Segment Start: Exercise material

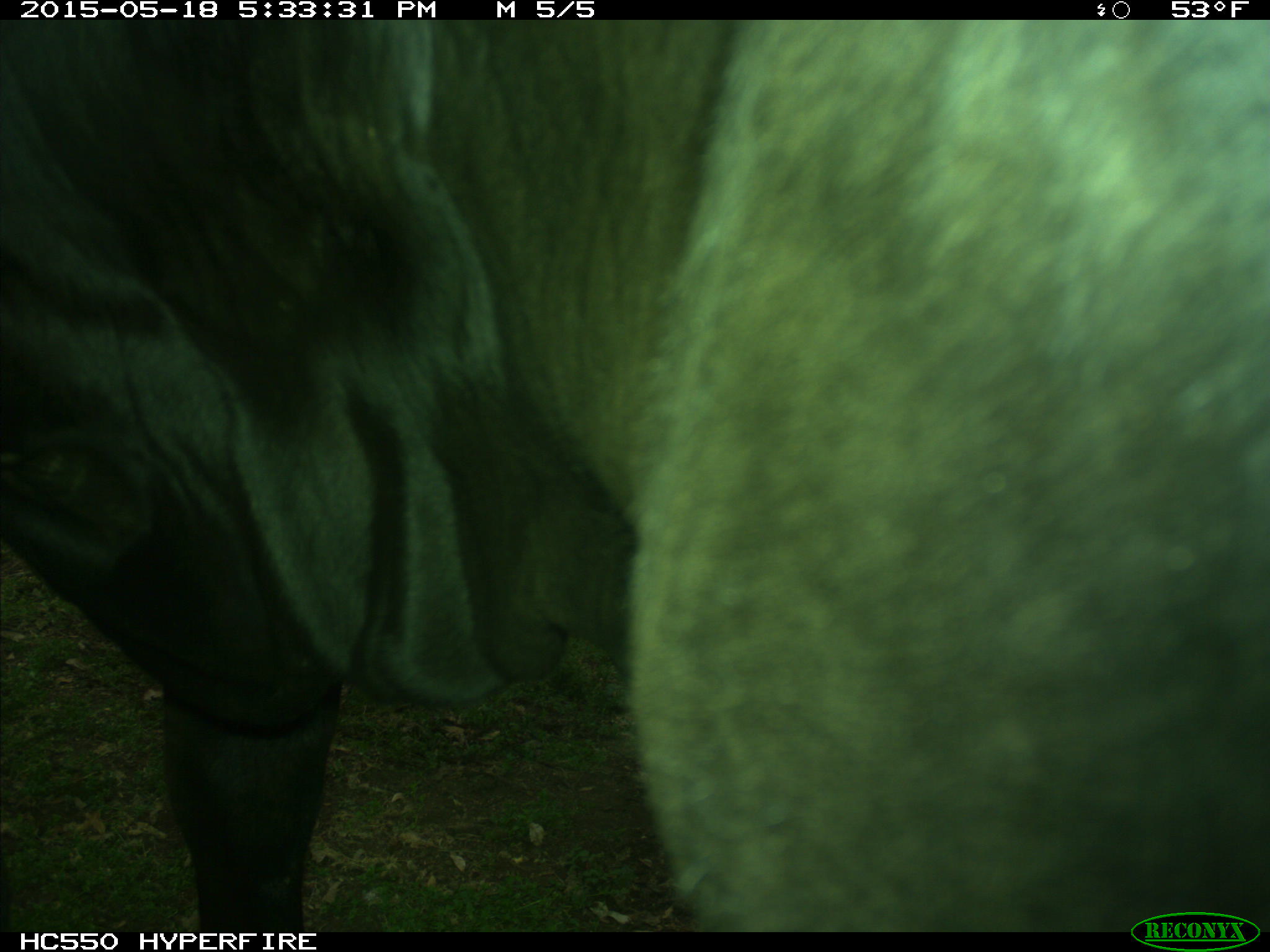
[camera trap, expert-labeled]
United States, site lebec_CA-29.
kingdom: Animalia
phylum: Chordata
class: Mammalia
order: Artiodactyla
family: Bovidae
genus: Bos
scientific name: Bos taurus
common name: domestic cow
Bos taurus (domestic cow).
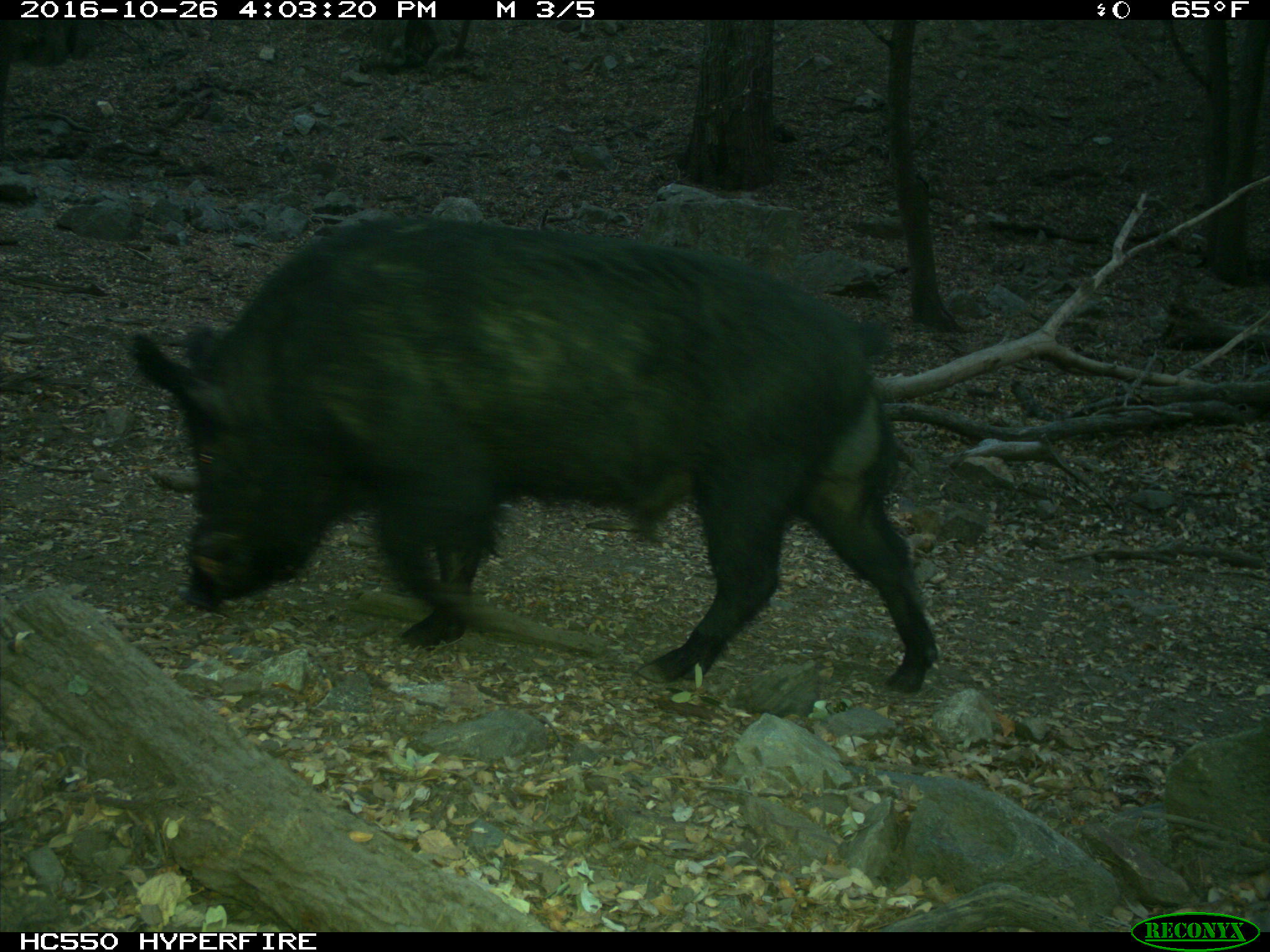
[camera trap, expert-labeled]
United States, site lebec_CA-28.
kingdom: Animalia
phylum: Chordata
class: Mammalia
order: Artiodactyla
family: Suidae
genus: Sus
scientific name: Sus scrofa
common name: wild boar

Segment End: Exercise material

Problem: Everything in the listing, except its images, should be set down exactly.

Exercise output:
[camera trap, expert-labeled]
United States, site lebec_CA-29.
kingdom: Animalia
phylum: Chordata
class: Mammalia
order: Artiodactyla
family: Bovidae
genus: Bos
scientific name: Bos taurus
common name: domestic cow
Bos taurus (domestic cow).
[camera trap, expert-labeled]
United States, site lebec_CA-28.
kingdom: Animalia
phylum: Chordata
class: Mammalia
order: Artiodactyla
family: Suidae
genus: Sus
scientific name: Sus scrofa
common name: wild boar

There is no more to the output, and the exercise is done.